Qual foi sua participação no Seminário de Antropologia Trinitária?
Eu estou participando desse seminário há três anos; este é o terceiro. O primeiro, foi em O’Higgins; o segundo, em Cochabamba, e agora, o terceiro, aqui em San Miguel. Tanto em O’Higgins como agora em San Miguel tive intervenções sobre antropologia trinitária – a primeira foi publicada no livro Antropologia trinitária para nossos povos [editado pelo CELAM] –, nas quais coube a mim situar a vida econômica dentro de uma antropologia trinitária, sobretudo, em relação com a ética. Desta vez, ao contrário, tomei o sujeito comunitário para uma antropologia do “nós”, porque me parece que a antropologia trinitária tem como sujeitos, não apenas as pessoas, mas também as comunidades. O Espírito Santo nos faz Igreja, nos faz comunidade, de tal maneira que se pode falar de uma antropologia não apenas do “eu”, ou do homem ou, como diz Levinas, do “outro homem” (ou seja, o outro), mas do “nós”, que é mais que apenas o homem ou apenas o outro homem.
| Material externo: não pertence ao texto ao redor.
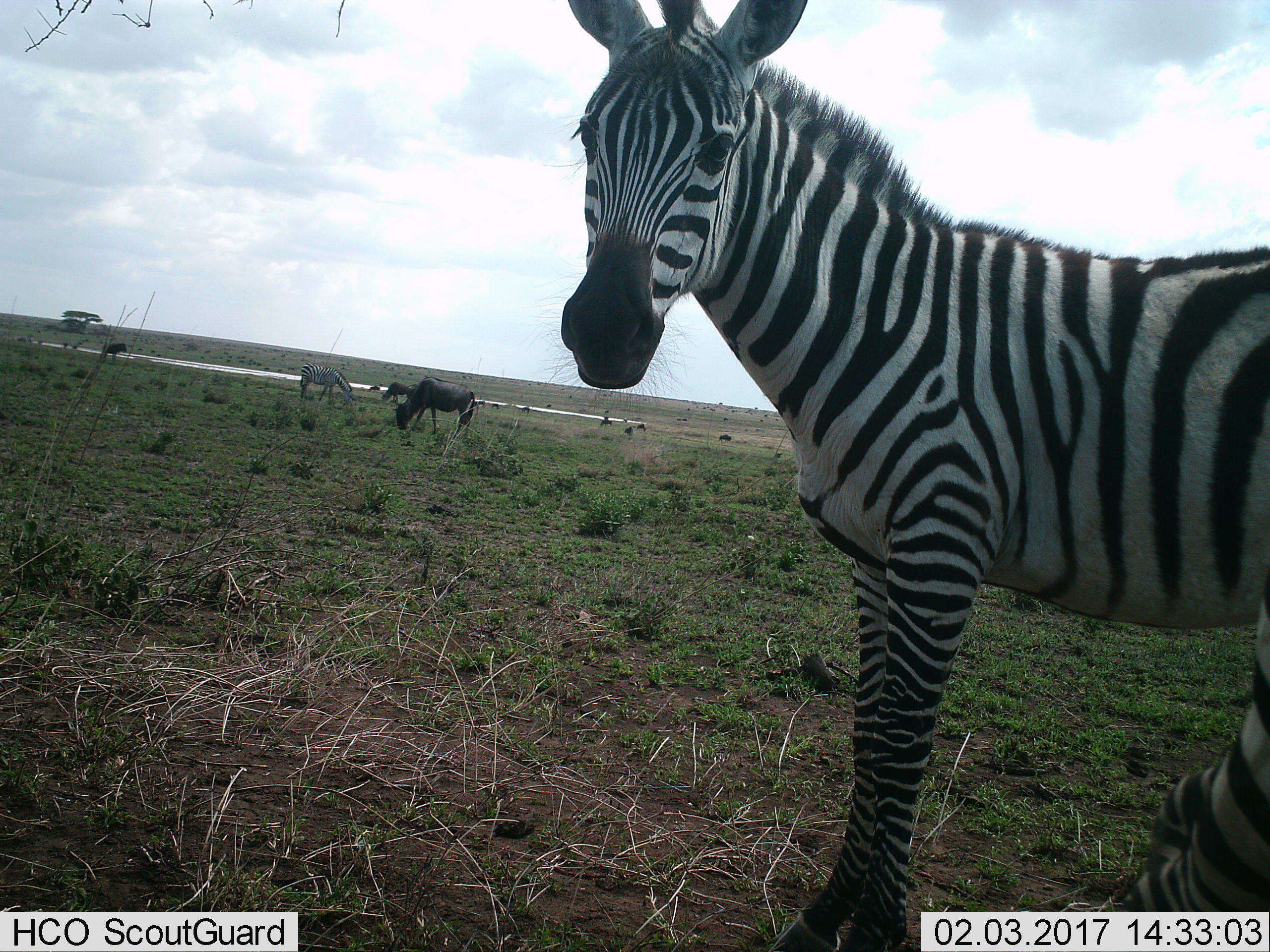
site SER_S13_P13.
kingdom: Animalia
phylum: Chordata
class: Mammalia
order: Artiodactyla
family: Bovidae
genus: Connochaetes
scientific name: Connochaetes taurinus taurinus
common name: blue wildebeest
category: wildebeestblue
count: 10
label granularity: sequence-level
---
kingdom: Animalia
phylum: Chordata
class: Mammalia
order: Perissodactyla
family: Equidae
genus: Equus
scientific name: Equus quagga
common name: plains zebra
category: zebraplains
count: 2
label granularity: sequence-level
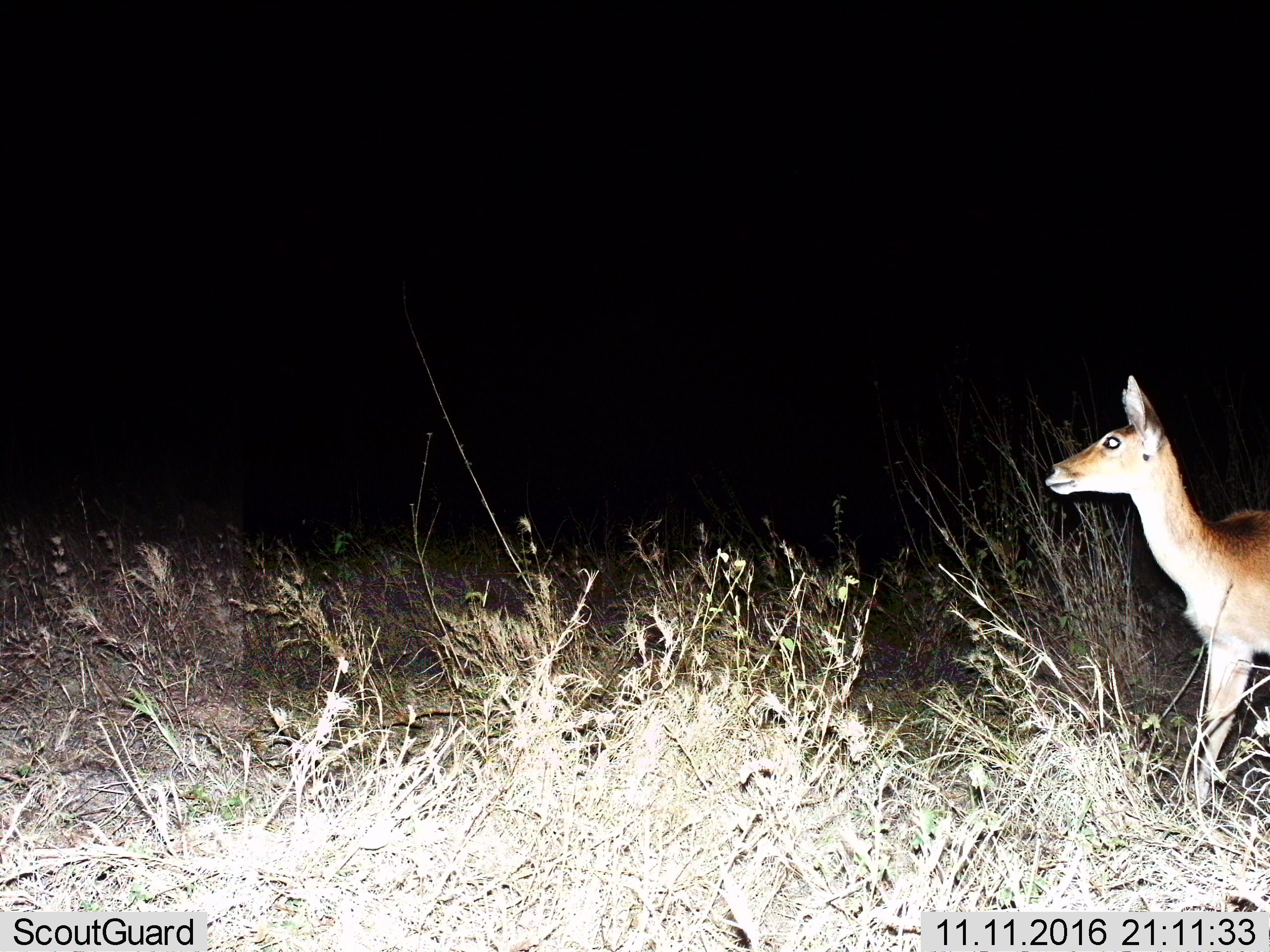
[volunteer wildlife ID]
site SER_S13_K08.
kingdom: Animalia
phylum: Chordata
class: Mammalia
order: Artiodactyla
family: Bovidae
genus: Redunca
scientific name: Redunca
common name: reedbuck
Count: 1.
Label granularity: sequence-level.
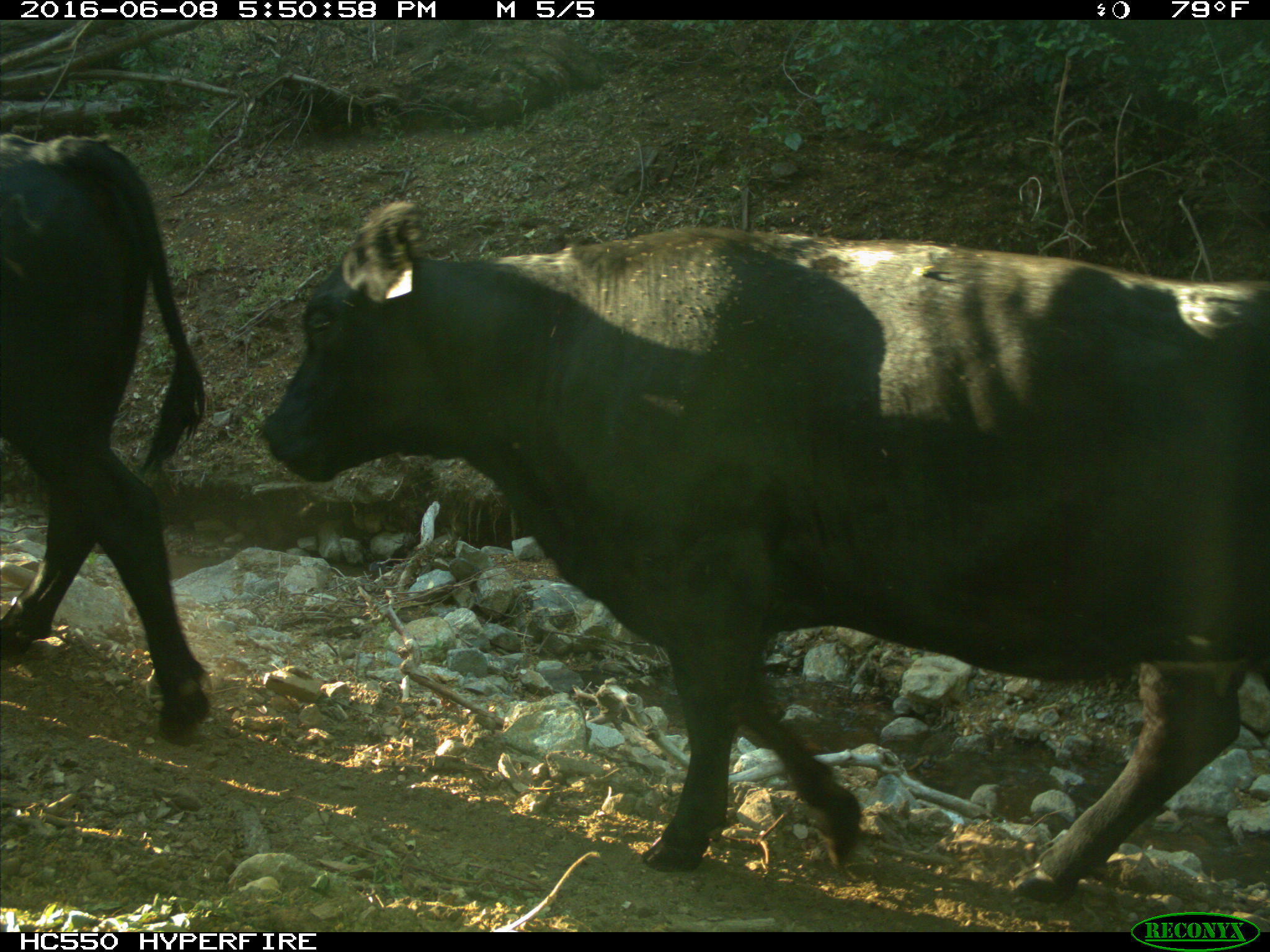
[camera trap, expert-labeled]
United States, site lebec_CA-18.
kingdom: Animalia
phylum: Chordata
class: Mammalia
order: Artiodactyla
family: Bovidae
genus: Bos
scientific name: Bos taurus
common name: domestic cow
Bos taurus (domestic cow).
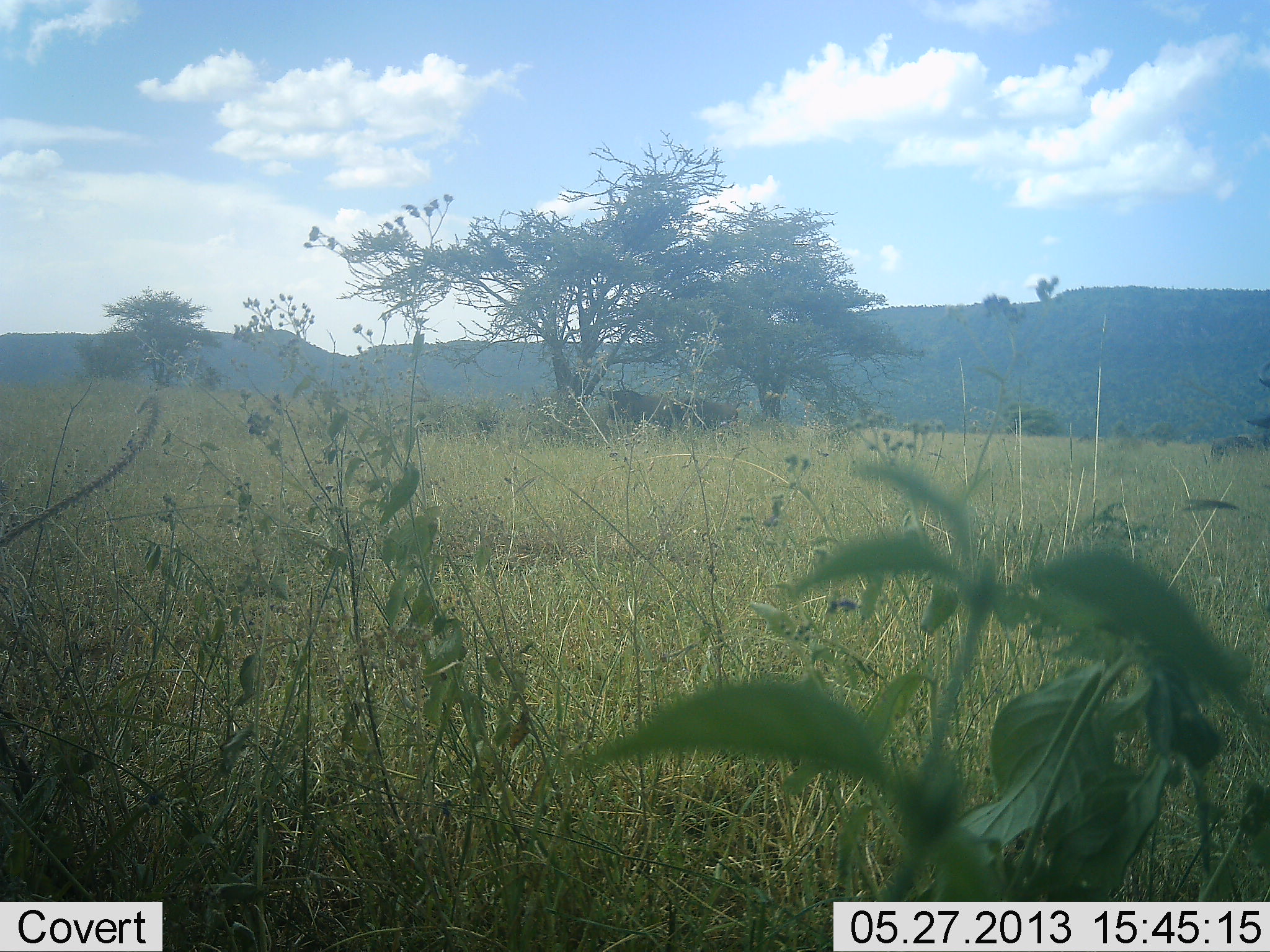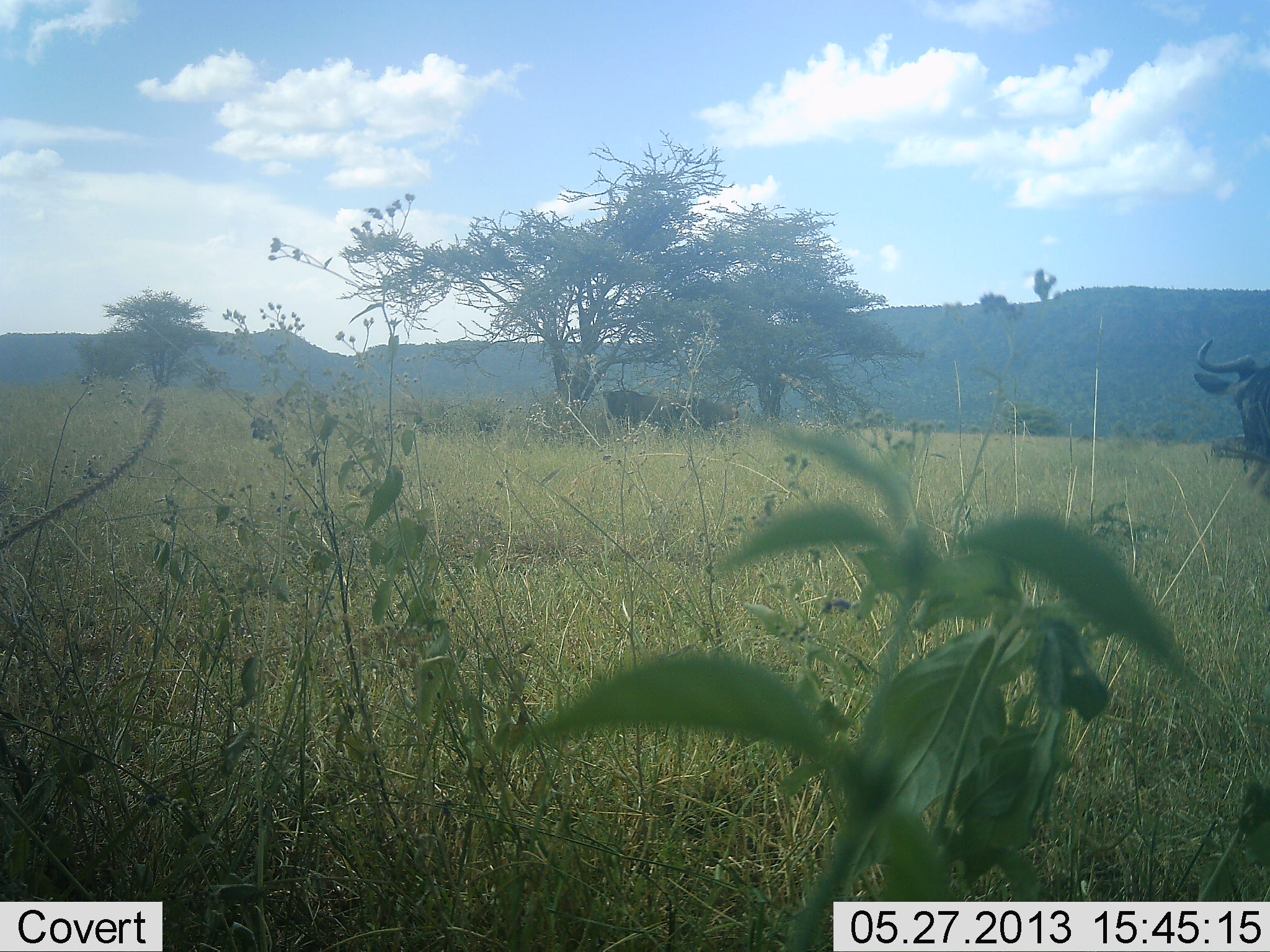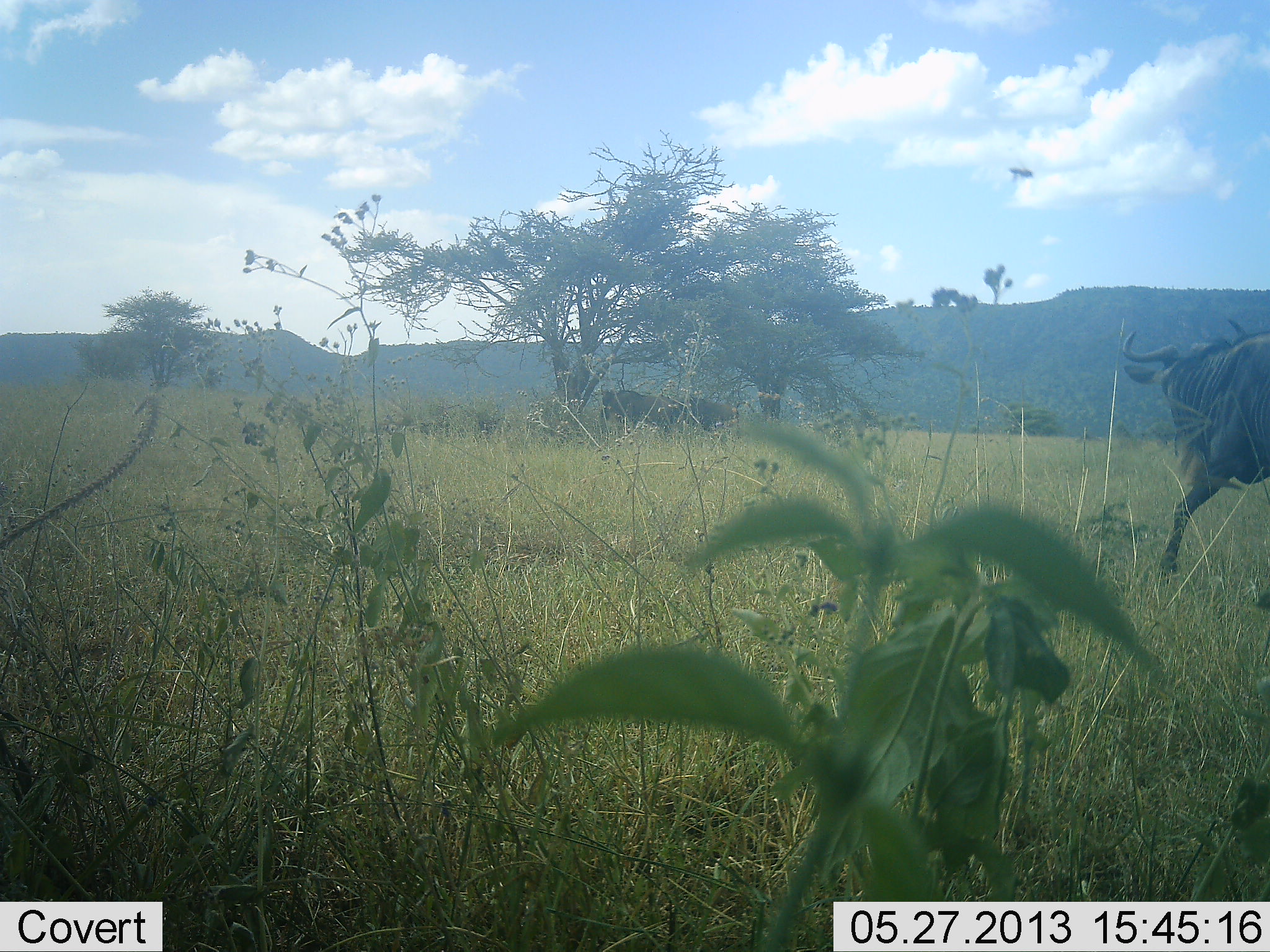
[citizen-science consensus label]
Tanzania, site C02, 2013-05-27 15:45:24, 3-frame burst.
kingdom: Animalia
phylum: Chordata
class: Mammalia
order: Artiodactyla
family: Bovidae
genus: Connochaetes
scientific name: Connochaetes taurinus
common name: blue wildebeest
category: wildebeest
Wildebeest (blue wildebeest) (Connochaetes taurinus), count 1. Behavior (volunteer vote fractions): standing 35%, resting 4%, moving 96%, interacting 0%. Young present (vote fraction): 0%. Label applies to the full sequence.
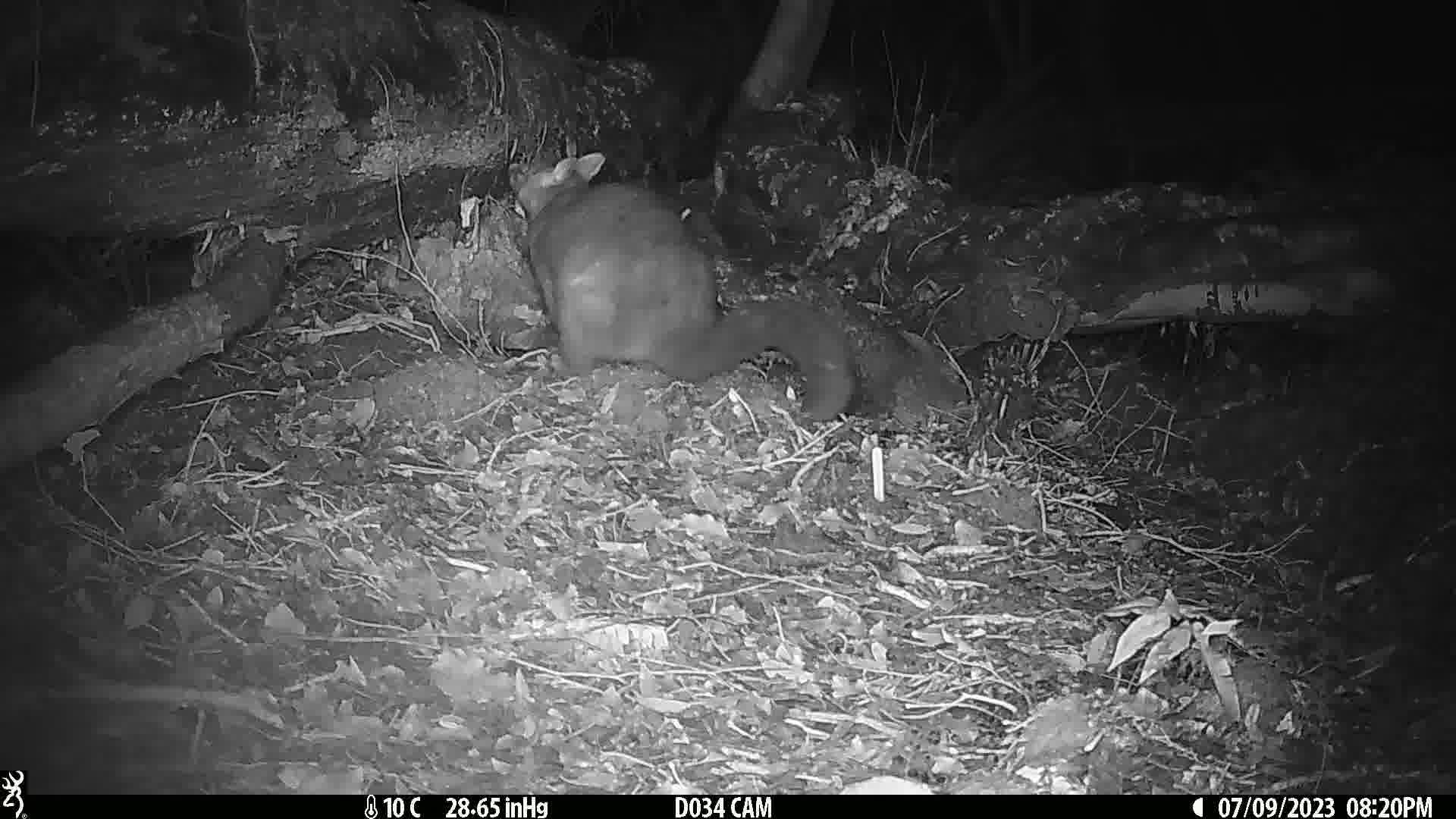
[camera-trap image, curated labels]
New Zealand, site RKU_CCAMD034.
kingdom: Animalia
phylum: Chordata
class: Mammalia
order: Diprotodontia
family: Phalangeridae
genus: Trichosurus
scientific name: Trichosurus vulpecula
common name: common brushtail possum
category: possum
No título do Seminário, as preposições têm um lugar preponderante: “Antropologia Trinitária desde, para e com os nossos povos”. A que se atribui isso?
Penso que está relacionado com o que acabei de falar. É pensado a partir da multiculturalidade e da interculturalidade na América Latina; sobretudo na reunião de Cochabamba deu-se muita ênfase nas diferentes vozes, entre as quais estão as vozes dos povos originários e afroamericanos. Uma das razões pelas quais se fala em “nossos povos” é porque não se tem em conta apenas os povos-nação (não é a mesma coisa no México do que no Brasil ou na Argentina), mas também as etnias enquanto se têm explicitamente em conta as etnias dos diversos povos originários. Por isso, fizemos uma das reuniões na Bolívia, que se reconheceu a si mesmo como um Estado pluricultural e multiétnico. Também tivemos em conta os diferentes tipos e a cultura de afroamericanos ou afrodescendentes na América Latina. Nesse sentido penso que vai o título. E está relacionado, porque tanto os povos como o Povo de Deus são “nós” e, portanto, aplica-se a eles a antropologia do “nós”, porque estou me fixando mais na linha que ilumina o Povo de Deus e na Igreja como povo no sentido do “nós”.
Este Seminário faz parte de um trabalho comum iniciado em 2013. Pode nos contar o itinerário percorrido e como foi o clima vivido?
Com relação ao itinerário, sobretudo na primeira reunião, colocou-se ênfase no método, de tal maneira que adotamos o método fenomenológico, que já tem sua importância na Teologia, por exemplo, com os trabalhos do Pe. Daniel López (1) e Piero Coda (2).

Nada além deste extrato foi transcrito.